WHAT YOU ARE ASKED TO DO
Reproduce the passage of the forum thread on undefined behavior from "Oh... I see." to "assembly at all.".

SOURCE EXTRACT
————

What counts as undefined behavior

This is exactly what @H2CO3 said. I'm asking if there is any good reason for this. Maybe we could just change the spec if there is nothing in rustc that makes it impossible?

The playground link is broken btw. But this is a great answer! But actually, how is this possible? Byte only has 256 possible values.

EDIT:

Oh... I see. Rustc determines this at compile-time and reduces the entire thing directly to false. But that just seems artificial to me. And I could imagine there are situations where the compiler can't figure this out at compile-time (like when doing sys-call or any foreign function call).

This is exactly what we are trying to tell you. The abstract machine is not the same as the hardware. There is a special "uninitialized" value for each type, with basically a license for the compiler to interpret it as however it pleases.

To clarify, it is not actually the case that a real, 8-bit integer number happened to be neither less, equal, nor greater than 120. Instead, it is the case that your program contained an invalid operation, and thus the compiler emitted nonsense. There is probably no comparison or logical disjunction in the generated assembly at all.

————

[Records drawn from a data collection]
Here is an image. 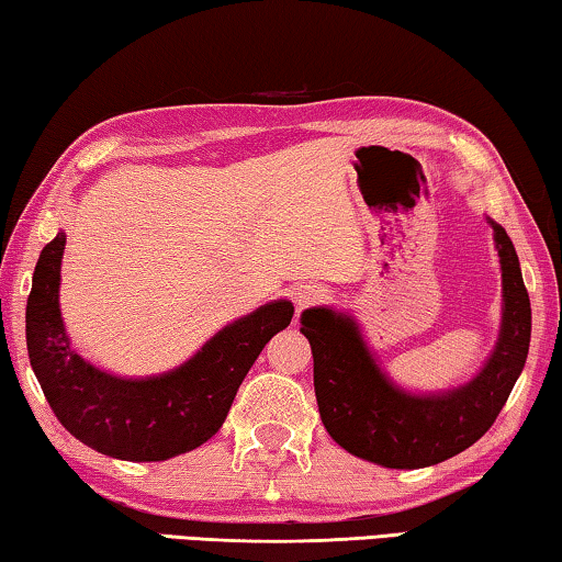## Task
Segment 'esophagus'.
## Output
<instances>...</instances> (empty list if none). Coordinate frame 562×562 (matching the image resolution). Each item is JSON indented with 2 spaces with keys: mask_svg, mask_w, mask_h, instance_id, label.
<instances>
[{
  "mask_svg": "<svg viewBox=\"0 0 562 562\" xmlns=\"http://www.w3.org/2000/svg\"><path fill=\"white\" fill-rule=\"evenodd\" d=\"M322 300H327V290L319 288V284H300V288H294V304H297L300 310L312 307V304H317Z\"/></svg>",
  "mask_w": 562,
  "mask_h": 562,
  "instance_id": "1",
  "label": "esophagus"
}]
</instances>
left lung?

————

WRITTEN RESPONSE
Oh... I see. Rustc determines this at compile-time and reduces the entire thing directly to false. But that just seems artificial to me. And I could imagine there are situations where the compiler can't figure this out at compile-time (like when doing sys-call or any foreign function call).

This is exactly what we are trying to tell you. The abstract machine is not the same as the hardware. There is a special "uninitialized" value for each type, with basically a license for the compiler to interpret it as however it pleases.

To clarify, it is not actually the case that a real, 8-bit integer number happened to be neither less, equal, nor greater than 120. Instead, it is the case that your program contained an invalid operation, and thus the compiler emitted nonsense. There is probably no comparison or logical disjunction in the generated assembly at all.